A scuola il dogmatismo metodologico dovrebbe restare fuori dalle sue mura, perché non c’è deduzione tra finalità educative e procedure didattiche; ci sono tentativi e percorsi di avvicinamento.
I principi si possono incarnare in pratiche differenti, adattabili a contesti diversi e a diversi alunni, a diversi contenuti dell’apprendimento.
Questo non significa che si è liberi da qualsiasi vincolo di coerenza ,ma che bisogna con discernimento orientarsi verso quei modelli didattici ritenuti più adeguati alle situazioni date, sapendo in partenza che a-priori non ci sono metodi universalmente buoni e sempre efficaci.

Il problema di sapere quale pratica adottare nell’insegnamento è subordinato a quello di stabilire quali apprendimenti debbano essere conseguiti dagli alunni, resi necessariamente consapevoli della loro importanza e del loro valore. Su questi obiettivi si misura la pertinenza dei mezzi e delle procedure da usare. Si raggiungono i risultati sperati, se l’alunno riesce a sentire come scoperta personale il possesso del sapere e a “rapportarsi ad esso con uno spirito amichevole e curioso”(D.Nicoli).
Per questi obiettivi sarebbe auspicabile fare almeno un tratto dell’itinerario intellettuale dell’apprendimento con il modello della scoperta, che nei luoghi scolastici non può che essere inquadrato, semplificato, didatticizzato; lontano comunque dall’insegnamento ex-cathedra. “Imparare a essere scienziati non è la stessa cosa di imparare le scienze: è imparare una cultura con tutto il contorno non razionale del fare significato che l’accompagna”(J.Bruner).

Lavorare per enigmi, dibattiti, situazioni-problema, piccoli progetti di ricerca, esperimenti comporta, però, un considerevole cambiamento del modo di insegnare.

E’ fondamentale per una buona formazione tenere sempre sotto osservazione il rapporto che si viene a istituire tra alunno e il sapere, per cercare in tutti i modi che non si frappongano ostacoli, remore di qualsiasi genere che possano determinare un atteggiamento difensivo, diffidente o cinico verso una disciplina, una nozione, un metodo, una posizione intellettuale (Ph.Perrenoud).

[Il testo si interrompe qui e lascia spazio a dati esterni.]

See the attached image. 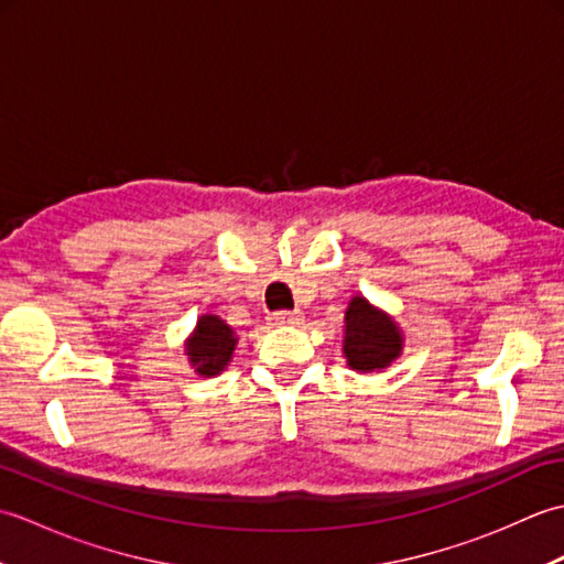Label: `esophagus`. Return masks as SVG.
I'll return each mask as SVG.
<instances>
[{
    "instance_id": "1",
    "label": "esophagus",
    "mask_w": 564,
    "mask_h": 564,
    "mask_svg": "<svg viewBox=\"0 0 564 564\" xmlns=\"http://www.w3.org/2000/svg\"><path fill=\"white\" fill-rule=\"evenodd\" d=\"M303 319L305 317L301 310H295V313H275V315H271V325L273 327H295V325H301Z\"/></svg>"
}]
</instances>
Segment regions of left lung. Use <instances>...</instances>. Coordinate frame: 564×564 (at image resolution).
<instances>
[{
	"label": "left lung",
	"mask_w": 564,
	"mask_h": 564,
	"mask_svg": "<svg viewBox=\"0 0 564 564\" xmlns=\"http://www.w3.org/2000/svg\"><path fill=\"white\" fill-rule=\"evenodd\" d=\"M344 358L356 373H382L404 349L402 327L386 310L354 295L344 315Z\"/></svg>",
	"instance_id": "left-lung-1"
}]
</instances>
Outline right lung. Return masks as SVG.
<instances>
[{"label":"right lung","mask_w":564,"mask_h":564,"mask_svg":"<svg viewBox=\"0 0 564 564\" xmlns=\"http://www.w3.org/2000/svg\"><path fill=\"white\" fill-rule=\"evenodd\" d=\"M237 349V334L218 315H200L194 332L184 341V356L188 366L200 378L220 376L230 366Z\"/></svg>","instance_id":"right-lung-1"}]
</instances>
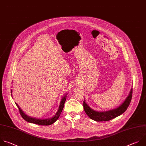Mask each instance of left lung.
<instances>
[{
	"label": "left lung",
	"instance_id": "8db88e82",
	"mask_svg": "<svg viewBox=\"0 0 146 146\" xmlns=\"http://www.w3.org/2000/svg\"><path fill=\"white\" fill-rule=\"evenodd\" d=\"M132 96V89H131V91L125 98L124 101L117 108L115 109L105 111H96L87 105L85 101H83V108L84 111L87 114L89 117L96 121H109L116 117L124 113L127 109L128 106L130 104Z\"/></svg>",
	"mask_w": 146,
	"mask_h": 146
}]
</instances>
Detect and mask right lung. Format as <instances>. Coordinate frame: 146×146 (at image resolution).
<instances>
[{
	"instance_id": "obj_1",
	"label": "right lung",
	"mask_w": 146,
	"mask_h": 146,
	"mask_svg": "<svg viewBox=\"0 0 146 146\" xmlns=\"http://www.w3.org/2000/svg\"><path fill=\"white\" fill-rule=\"evenodd\" d=\"M11 93H12V90H11ZM12 95V94H11ZM67 94H65L62 99L60 101V104L59 107V109L57 111L56 113L54 115L53 117H52V118L50 119H36V118H33V117H31L30 116H29L27 115H26L22 110V109L19 108V106H18V105L15 103L16 105L17 106L20 114L21 115L22 117L26 121L31 123H33V124H38V125H51L52 124H53L58 119H59V116L63 110V109L64 108V103L65 101L66 100V97H67Z\"/></svg>"
}]
</instances>
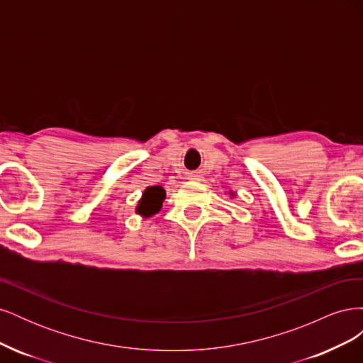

Ai metodi e ai modelli didattici si deve richiedere di favorire e di stimolare l’autonomia dello studente, di collocare l’apprendimento in contesti realistici, di agevolare la “costruzione “delle conoscenze entro una esperienza sociale di collaborazione con l’insegnante e con i pari, e di promuovere e incoraggiare l’autoconsapevolezza nel processo di apprendimento.

Le nuove concezioni dell’apprendimento e la cultura pedagogica più attenta alle trasformazioni della società ridisegnano sia il ruolo del docente sia il ruolo dell’alunno.
Il docente diventa il regista del processo di formazione e gli alunni ne diventano gli attori.
Gli alunni responsabilizzati e coinvolti nel loro apprendimento possono diventare in alcune attività aiuto per l’insegnante, risorse di apprendimento per i propri pari. Il docente favorisce la comunicazione interattiva tra gli alunni, valorizza i punti di forza di una prestazione; permette a tutti di esprimersi e ne apprezza i suggerimenti; valorizza la partecipazione e i contributi degli alunni, stimola con le sue domande e riporta a coerenza col modello didattico prescelto le attività che vengono svolte; favorisce l’identità  e la consapevolezza individuale e dei gruppi di lavoro.

Il docente è presenza fondamentale nei momenti preliminari e soprattutto durante l’attività didattica.
E’ un ruolo di guida, ma deve accettare che il centro dell’azione didattica si sposti dalla cattedra all’intera aula, che si instauri una forma di democrazia nelle relazioni pedagogiche.
Non deve considerarsi un dispensatore di saperi, che spezza ogni giorno il pane della verità.
Collocato in una comunità d’apprendimento assume il ruolo di adulto significativo, capace di mobilitare i talenti degli studenti in esperienze importanti, concrete, sfidanti che suscitano interesse curiosità e desiderio di apprendere .

Il buon esito del lavoro di formazione dipende dalla capacità dell’insegnante di testimoniare in modo convincente il proprio amore per il sapere, di costituirsi come modello plausibile di persona appassionata del proprio lavoro di studio e di ricerca. Deve far vedere che ha in sè il fuoco che vuole accendere negli altri: fatto che oltrepassa la competenza didattica e interpella le altre sue dimensioni umane.